**PROBLEMS AND TASKS**
**a.** According to the article about the Unity nuclear battery test, how much power is Deployable Energy's gas-cooled microreactor technology rated for?
**b.** Pick up the article about the Unity nuclear battery test after its last sentence and keep writing it.

**EXCERPT**

US company to perform Unity nuclear battery test at Idaho National Laboratory
US advanced reactor company Deployable Energy announced that the US Department of Energy (DOE) has approved the documented safety analysis for its Unity nuclear battery test at Idaho National Laboratory (INL).
The company said the approval is a regulatory milestone before proceeding to criticality and follows completion of a DOE safety review process.
A statement said the documented safety analysis covers core engineering and safety analysis for the planned test and supports continued work towards deployment of the company’s microreactor technology.
According to earlier reports, the criticality test aims generate early data for design, manufacturing and future licensing work.
Bobby Gallagher, co-founder and chief executive of Deployable Energy, said the milestone positions the company to move towards criticality and later operational testing.
Deployable Energy said its 1-MW gas-cooled microreactor technology is designed to provide power in locations where traditional energy infrastructure may be “unavailable, vulnerable or impractical”.

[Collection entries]
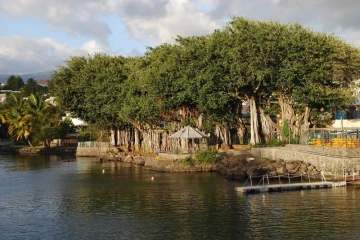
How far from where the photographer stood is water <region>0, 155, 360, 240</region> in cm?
3378

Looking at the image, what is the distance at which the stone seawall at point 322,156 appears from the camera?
162ft

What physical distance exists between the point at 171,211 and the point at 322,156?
18970 mm

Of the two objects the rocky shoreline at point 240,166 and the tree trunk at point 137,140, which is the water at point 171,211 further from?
the tree trunk at point 137,140

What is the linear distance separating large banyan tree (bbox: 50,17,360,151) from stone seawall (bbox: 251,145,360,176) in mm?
4172

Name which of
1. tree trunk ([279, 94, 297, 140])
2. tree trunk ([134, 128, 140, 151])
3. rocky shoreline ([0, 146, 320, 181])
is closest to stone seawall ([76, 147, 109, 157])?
tree trunk ([134, 128, 140, 151])

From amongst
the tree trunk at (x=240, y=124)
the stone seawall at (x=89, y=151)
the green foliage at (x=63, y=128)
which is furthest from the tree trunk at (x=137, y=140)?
the green foliage at (x=63, y=128)

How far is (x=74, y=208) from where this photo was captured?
43312 mm

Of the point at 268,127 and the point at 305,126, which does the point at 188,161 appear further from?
the point at 305,126

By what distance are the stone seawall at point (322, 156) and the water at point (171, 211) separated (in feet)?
13.3

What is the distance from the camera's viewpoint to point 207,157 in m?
67.5

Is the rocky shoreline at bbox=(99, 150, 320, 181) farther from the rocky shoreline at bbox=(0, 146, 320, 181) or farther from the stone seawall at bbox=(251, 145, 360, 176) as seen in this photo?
the stone seawall at bbox=(251, 145, 360, 176)

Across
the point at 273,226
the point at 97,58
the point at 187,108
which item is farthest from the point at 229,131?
the point at 273,226

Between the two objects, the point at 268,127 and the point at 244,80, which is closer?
the point at 244,80

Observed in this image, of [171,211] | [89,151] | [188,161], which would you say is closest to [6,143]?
[89,151]
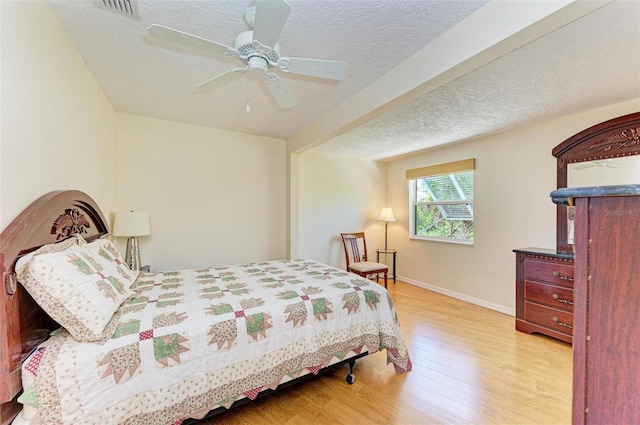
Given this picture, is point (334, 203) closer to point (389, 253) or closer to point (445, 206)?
point (389, 253)

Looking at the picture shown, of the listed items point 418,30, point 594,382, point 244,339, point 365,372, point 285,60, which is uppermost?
point 418,30

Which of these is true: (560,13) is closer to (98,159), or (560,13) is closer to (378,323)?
(378,323)

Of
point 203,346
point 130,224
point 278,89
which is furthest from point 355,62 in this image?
point 130,224

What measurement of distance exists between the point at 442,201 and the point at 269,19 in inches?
156

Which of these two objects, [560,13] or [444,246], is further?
[444,246]

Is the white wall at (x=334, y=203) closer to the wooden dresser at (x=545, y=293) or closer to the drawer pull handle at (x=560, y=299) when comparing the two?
the wooden dresser at (x=545, y=293)

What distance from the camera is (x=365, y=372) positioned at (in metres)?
2.15

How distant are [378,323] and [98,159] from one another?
277 cm

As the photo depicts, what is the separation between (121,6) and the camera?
1.43 meters

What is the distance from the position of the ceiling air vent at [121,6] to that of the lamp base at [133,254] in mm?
2137

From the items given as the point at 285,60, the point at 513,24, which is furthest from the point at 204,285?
the point at 513,24

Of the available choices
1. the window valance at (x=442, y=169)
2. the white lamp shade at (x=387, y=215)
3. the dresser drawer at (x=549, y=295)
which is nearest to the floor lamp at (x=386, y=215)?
the white lamp shade at (x=387, y=215)

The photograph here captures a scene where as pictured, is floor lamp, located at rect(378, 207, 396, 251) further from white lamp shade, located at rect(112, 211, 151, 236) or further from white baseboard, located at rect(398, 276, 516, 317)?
white lamp shade, located at rect(112, 211, 151, 236)

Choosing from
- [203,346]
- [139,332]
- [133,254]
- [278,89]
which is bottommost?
[203,346]
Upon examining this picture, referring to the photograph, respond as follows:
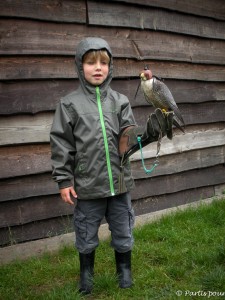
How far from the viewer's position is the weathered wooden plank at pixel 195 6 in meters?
3.91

**ANSWERS FOR EACH ITEM**
**a.** 1 MW.

**b.**
The company said it has also received the full core of low-enriched uranium fuel for the Unity nuclear battery and will proceed with final preparations towards DOE authorisation and commissioning activities at INL.
Earlier this year, the company delivered its criticality test rig to INL following a cross-country road trip in a Ford truck, underscoring the compact and deployable nature of the Unity system.
In April, Deployable Energy was selected for the DOE’s Nuclear Energy Launch Pad, an INL-based programme designed to give private developers access to national laboratory expertise, infrastructure and testing for advanced nuclear technologies.